■ **QUOTED PASSAGE**:
Now some raster algebra.

s <- r + 10
s <- sqrt(s)
s <- s * r + 5
values(r) <- runif(ncell(r))
r <- round(r)
r <- r == 1

You can also use replacement functions.

#Not yet implemented
s[r] <- -0.5
s[!r] <- 5
s[s == 5] <- 15

If you use multiple SpatRaster objects (in functions where this is relevant, such as range), these must have the same resolution and origin. The origin of a Raster object is the point closest to (0, 0) that you could get if you moved from a corner of a SpatRaster toward that point in steps of the x and y resolution. Normally these objects would also have the same extent, but if they do not, the returned object covers the spatial intersection of the objects used.

When you use multiple multi-layer objects with different numbers or layers, the ‘shorter’ objects are ‘recycled’. For example, if you multiply a 4-layer object (a1, a2, a3, a4) with a 2-layer object (b1, b2), the result is a four-layer object (a1*b1, a2*b2, a3*b1, a3*b2).

r <- rast(ncol=5, nrow=5)
values(r) <- 1
s <- c(r, r+1)
q <- c(r, r+2, r+4, r+6)
x <- r + s + q
x
## class       : SpatRaster
## dimensions  : 5, 5, 4  (nrow, ncol, nlyr)

■ **DATA PROVIDED**:

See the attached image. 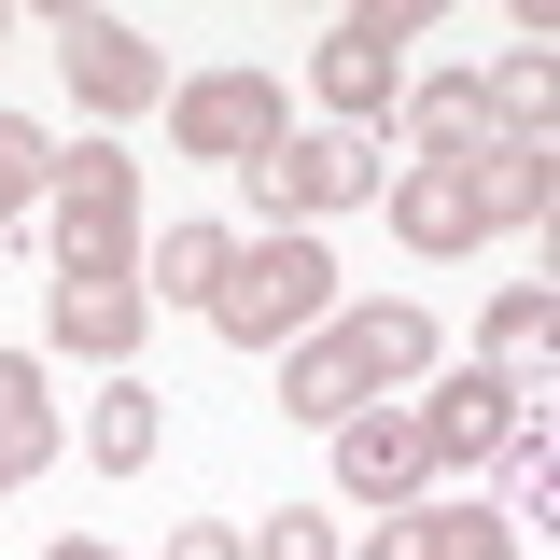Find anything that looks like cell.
Segmentation results:
<instances>
[{"instance_id":"obj_16","label":"cell","mask_w":560,"mask_h":560,"mask_svg":"<svg viewBox=\"0 0 560 560\" xmlns=\"http://www.w3.org/2000/svg\"><path fill=\"white\" fill-rule=\"evenodd\" d=\"M43 463H57V393H43L28 350H0V490L43 477Z\"/></svg>"},{"instance_id":"obj_17","label":"cell","mask_w":560,"mask_h":560,"mask_svg":"<svg viewBox=\"0 0 560 560\" xmlns=\"http://www.w3.org/2000/svg\"><path fill=\"white\" fill-rule=\"evenodd\" d=\"M224 253H238L224 224H168V238L140 253V294H168V308H210V294H224Z\"/></svg>"},{"instance_id":"obj_21","label":"cell","mask_w":560,"mask_h":560,"mask_svg":"<svg viewBox=\"0 0 560 560\" xmlns=\"http://www.w3.org/2000/svg\"><path fill=\"white\" fill-rule=\"evenodd\" d=\"M238 547L253 560H337V518H323V504H280L267 533H238Z\"/></svg>"},{"instance_id":"obj_22","label":"cell","mask_w":560,"mask_h":560,"mask_svg":"<svg viewBox=\"0 0 560 560\" xmlns=\"http://www.w3.org/2000/svg\"><path fill=\"white\" fill-rule=\"evenodd\" d=\"M434 560H518V547H504L490 504H434Z\"/></svg>"},{"instance_id":"obj_26","label":"cell","mask_w":560,"mask_h":560,"mask_svg":"<svg viewBox=\"0 0 560 560\" xmlns=\"http://www.w3.org/2000/svg\"><path fill=\"white\" fill-rule=\"evenodd\" d=\"M0 28H14V14H0Z\"/></svg>"},{"instance_id":"obj_12","label":"cell","mask_w":560,"mask_h":560,"mask_svg":"<svg viewBox=\"0 0 560 560\" xmlns=\"http://www.w3.org/2000/svg\"><path fill=\"white\" fill-rule=\"evenodd\" d=\"M280 407H294V420H323V434H337L350 407H378V378H364V350H350L337 323H323V337H294V350H280Z\"/></svg>"},{"instance_id":"obj_15","label":"cell","mask_w":560,"mask_h":560,"mask_svg":"<svg viewBox=\"0 0 560 560\" xmlns=\"http://www.w3.org/2000/svg\"><path fill=\"white\" fill-rule=\"evenodd\" d=\"M463 183H477L490 224H547V210H560V140H490Z\"/></svg>"},{"instance_id":"obj_7","label":"cell","mask_w":560,"mask_h":560,"mask_svg":"<svg viewBox=\"0 0 560 560\" xmlns=\"http://www.w3.org/2000/svg\"><path fill=\"white\" fill-rule=\"evenodd\" d=\"M420 448H434V463H490V448H504V434H518V420H533V378H490V364H463V378H420Z\"/></svg>"},{"instance_id":"obj_14","label":"cell","mask_w":560,"mask_h":560,"mask_svg":"<svg viewBox=\"0 0 560 560\" xmlns=\"http://www.w3.org/2000/svg\"><path fill=\"white\" fill-rule=\"evenodd\" d=\"M547 337H560V294H547V280H504V294H490V323H477V364L547 393Z\"/></svg>"},{"instance_id":"obj_19","label":"cell","mask_w":560,"mask_h":560,"mask_svg":"<svg viewBox=\"0 0 560 560\" xmlns=\"http://www.w3.org/2000/svg\"><path fill=\"white\" fill-rule=\"evenodd\" d=\"M43 168H57V140L28 127V113H0V224H28V210H43Z\"/></svg>"},{"instance_id":"obj_24","label":"cell","mask_w":560,"mask_h":560,"mask_svg":"<svg viewBox=\"0 0 560 560\" xmlns=\"http://www.w3.org/2000/svg\"><path fill=\"white\" fill-rule=\"evenodd\" d=\"M168 560H253V547H238L224 518H183V533H168Z\"/></svg>"},{"instance_id":"obj_6","label":"cell","mask_w":560,"mask_h":560,"mask_svg":"<svg viewBox=\"0 0 560 560\" xmlns=\"http://www.w3.org/2000/svg\"><path fill=\"white\" fill-rule=\"evenodd\" d=\"M57 70H70V98H84V113H113V127L168 98V70H154V43H140L127 14H57Z\"/></svg>"},{"instance_id":"obj_13","label":"cell","mask_w":560,"mask_h":560,"mask_svg":"<svg viewBox=\"0 0 560 560\" xmlns=\"http://www.w3.org/2000/svg\"><path fill=\"white\" fill-rule=\"evenodd\" d=\"M337 337L364 350V378H378V393H420V378H434V308H407V294H364Z\"/></svg>"},{"instance_id":"obj_18","label":"cell","mask_w":560,"mask_h":560,"mask_svg":"<svg viewBox=\"0 0 560 560\" xmlns=\"http://www.w3.org/2000/svg\"><path fill=\"white\" fill-rule=\"evenodd\" d=\"M84 463H98V477H140V463H154V393H140V378H113V393L84 407Z\"/></svg>"},{"instance_id":"obj_10","label":"cell","mask_w":560,"mask_h":560,"mask_svg":"<svg viewBox=\"0 0 560 560\" xmlns=\"http://www.w3.org/2000/svg\"><path fill=\"white\" fill-rule=\"evenodd\" d=\"M140 323H154V294H140V280H43V337L84 350V364H127Z\"/></svg>"},{"instance_id":"obj_5","label":"cell","mask_w":560,"mask_h":560,"mask_svg":"<svg viewBox=\"0 0 560 560\" xmlns=\"http://www.w3.org/2000/svg\"><path fill=\"white\" fill-rule=\"evenodd\" d=\"M168 140H183L197 168H253V154L280 140V84L267 70H197V84L168 98Z\"/></svg>"},{"instance_id":"obj_4","label":"cell","mask_w":560,"mask_h":560,"mask_svg":"<svg viewBox=\"0 0 560 560\" xmlns=\"http://www.w3.org/2000/svg\"><path fill=\"white\" fill-rule=\"evenodd\" d=\"M420 28H434L420 0H378V14H337V28H323L308 84H323V113H337L350 140H364L378 113H393V98H407V43H420Z\"/></svg>"},{"instance_id":"obj_11","label":"cell","mask_w":560,"mask_h":560,"mask_svg":"<svg viewBox=\"0 0 560 560\" xmlns=\"http://www.w3.org/2000/svg\"><path fill=\"white\" fill-rule=\"evenodd\" d=\"M378 197H393V238L407 253H477L490 238V210H477L463 168H378Z\"/></svg>"},{"instance_id":"obj_23","label":"cell","mask_w":560,"mask_h":560,"mask_svg":"<svg viewBox=\"0 0 560 560\" xmlns=\"http://www.w3.org/2000/svg\"><path fill=\"white\" fill-rule=\"evenodd\" d=\"M364 560H434V504H393V518L364 533Z\"/></svg>"},{"instance_id":"obj_20","label":"cell","mask_w":560,"mask_h":560,"mask_svg":"<svg viewBox=\"0 0 560 560\" xmlns=\"http://www.w3.org/2000/svg\"><path fill=\"white\" fill-rule=\"evenodd\" d=\"M490 477H504V504H533V518H560L547 490H560V448H547V420H518L504 448H490Z\"/></svg>"},{"instance_id":"obj_8","label":"cell","mask_w":560,"mask_h":560,"mask_svg":"<svg viewBox=\"0 0 560 560\" xmlns=\"http://www.w3.org/2000/svg\"><path fill=\"white\" fill-rule=\"evenodd\" d=\"M337 490H350V504H378V518L420 504V490H434L420 420H407V407H350V420H337Z\"/></svg>"},{"instance_id":"obj_9","label":"cell","mask_w":560,"mask_h":560,"mask_svg":"<svg viewBox=\"0 0 560 560\" xmlns=\"http://www.w3.org/2000/svg\"><path fill=\"white\" fill-rule=\"evenodd\" d=\"M407 140H420V168H477L490 140H504V113H490L477 70H420L407 84Z\"/></svg>"},{"instance_id":"obj_25","label":"cell","mask_w":560,"mask_h":560,"mask_svg":"<svg viewBox=\"0 0 560 560\" xmlns=\"http://www.w3.org/2000/svg\"><path fill=\"white\" fill-rule=\"evenodd\" d=\"M43 560H127V547H98V533H57V547H43Z\"/></svg>"},{"instance_id":"obj_3","label":"cell","mask_w":560,"mask_h":560,"mask_svg":"<svg viewBox=\"0 0 560 560\" xmlns=\"http://www.w3.org/2000/svg\"><path fill=\"white\" fill-rule=\"evenodd\" d=\"M238 183H253V210H267V224H294V238H308L323 210H364V197H378V154H364L350 127H280Z\"/></svg>"},{"instance_id":"obj_2","label":"cell","mask_w":560,"mask_h":560,"mask_svg":"<svg viewBox=\"0 0 560 560\" xmlns=\"http://www.w3.org/2000/svg\"><path fill=\"white\" fill-rule=\"evenodd\" d=\"M323 308H337V253H323V238H294V224H267L253 253H224V294H210V323H224L238 350L323 337Z\"/></svg>"},{"instance_id":"obj_1","label":"cell","mask_w":560,"mask_h":560,"mask_svg":"<svg viewBox=\"0 0 560 560\" xmlns=\"http://www.w3.org/2000/svg\"><path fill=\"white\" fill-rule=\"evenodd\" d=\"M57 197V280H140V154L127 140H70L43 168Z\"/></svg>"}]
</instances>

■ **AIM**: Reproduce the raster algebra excerpt word for word, from "If you use multiple" to "s <- c(r, r+1)". The data are not needed for this.

■ **RESULT OF THE TASK**:
If you use multiple SpatRaster objects (in functions where this is relevant, such as range), these must have the same resolution and origin. The origin of a Raster object is the point closest to (0, 0) that you could get if you moved from a corner of a SpatRaster toward that point in steps of the x and y resolution. Normally these objects would also have the same extent, but if they do not, the returned object covers the spatial intersection of the objects used.

When you use multiple multi-layer objects with different numbers or layers, the ‘shorter’ objects are ‘recycled’. For example, if you multiply a 4-layer object (a1, a2, a3, a4) with a 2-layer object (b1, b2), the result is a four-layer object (a1*b1, a2*b2, a3*b1, a3*b2).

r <- rast(ncol=5, nrow=5)
values(r) <- 1
s <- c(r, r+1)